— What you will do —
a) Using the organization data code, answer these:
(i) What guess_max value is used when reading the FP7 organization.csv file?
(ii) According to the comment, in how many cases does (project_id, pic) appear twice with a different partner_role?
(iii) In the rename step, which original column becomes pic?
b) Write out everything in the organization data code from "organizations_dashboard_h2020 <- organizations_dashboard_h2020" down to "the organization.csv tables.".

— Selected passage —

━━━━━━━━

And select a few columns of interest.

additional_columns <- c(
  "project_id",
  "pic",
  "partner_role",
  "pillar_abbr",
  "pillar_descr",
  "thematic_priority_abbr",
  "signature_date",
  "call_deadline_date",
  "eu_contribution")

organizations_dashboard_h2020 <- organizations_dashboard_h2020 %>%
  select(all_of(additional_columns))

Data Portal

Details about participation can be found in the organization.csv tables.

non_matching_columns <- c(
  "contentUpdateDate",
  "SME",
  "nutsCode",
  "endOfParticipation",
  "active",
  "totalCost",
  "rcn"
)

selection_columns <- c(
    "project_id",
    "pic",
    "legal_name",
    "legal_short_name",
    "legal_entity_type",
    "country_code",
    "legal_url",
    "partner_role",
    "ec_contribution",
    "net_ec_contribution"
)

organizations_cordis_h2020 <-
  here("data-raw", "h2020", "csv", "organization.csv") %>%
  read_csv2(guess_max = 100000) %>%
  select(-all_of(non_matching_columns))

organizations_cordis_fp7 <-
  here("data-raw", "fp7", "csv", "organization.csv") %>%
  read_csv2(guess_max = 130000) %>%
  select(-all_of(non_matching_columns))

# 3 cases where (project_id, pic)
# appear 2x w/ different partner_role

organizations_cordis <-
  organizations_cordis_fp7 %>%
  bind_rows(organizations_cordis_h2020) %>%
  clean_names() %>%
  rename(
    pic = organisation_id,
    legal_name = name,
    legal_short_name = short_name,
    legal_entity_type = activity_type,
    country_code = country,
    legal_url = organization_url,
    partner_role = role
  ) %>%
  select(all_of(selection_columns))

━━━━━━━━

— Given data —

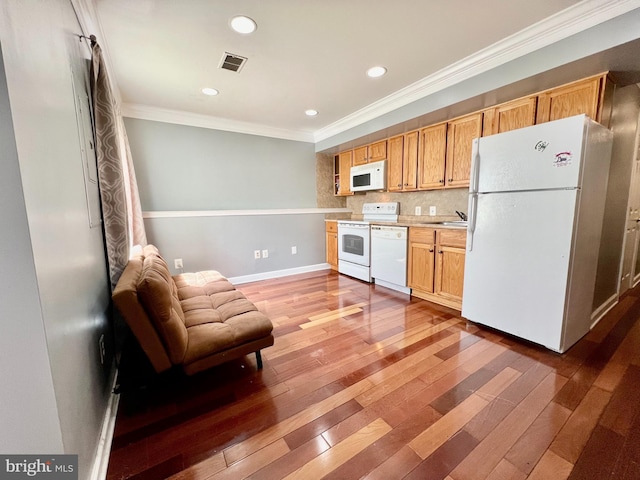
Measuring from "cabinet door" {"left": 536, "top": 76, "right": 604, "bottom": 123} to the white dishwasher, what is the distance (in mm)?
1604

━━━━━━━━

— Outputs —
a)
(i) 130000
(ii) 3
(iii) organisation_id

b)
organizations_dashboard_h2020 <- organizations_dashboard_h2020 %>%
  select(all_of(additional_columns))

Data Portal

Details about participation can be found in the organization.csv tables.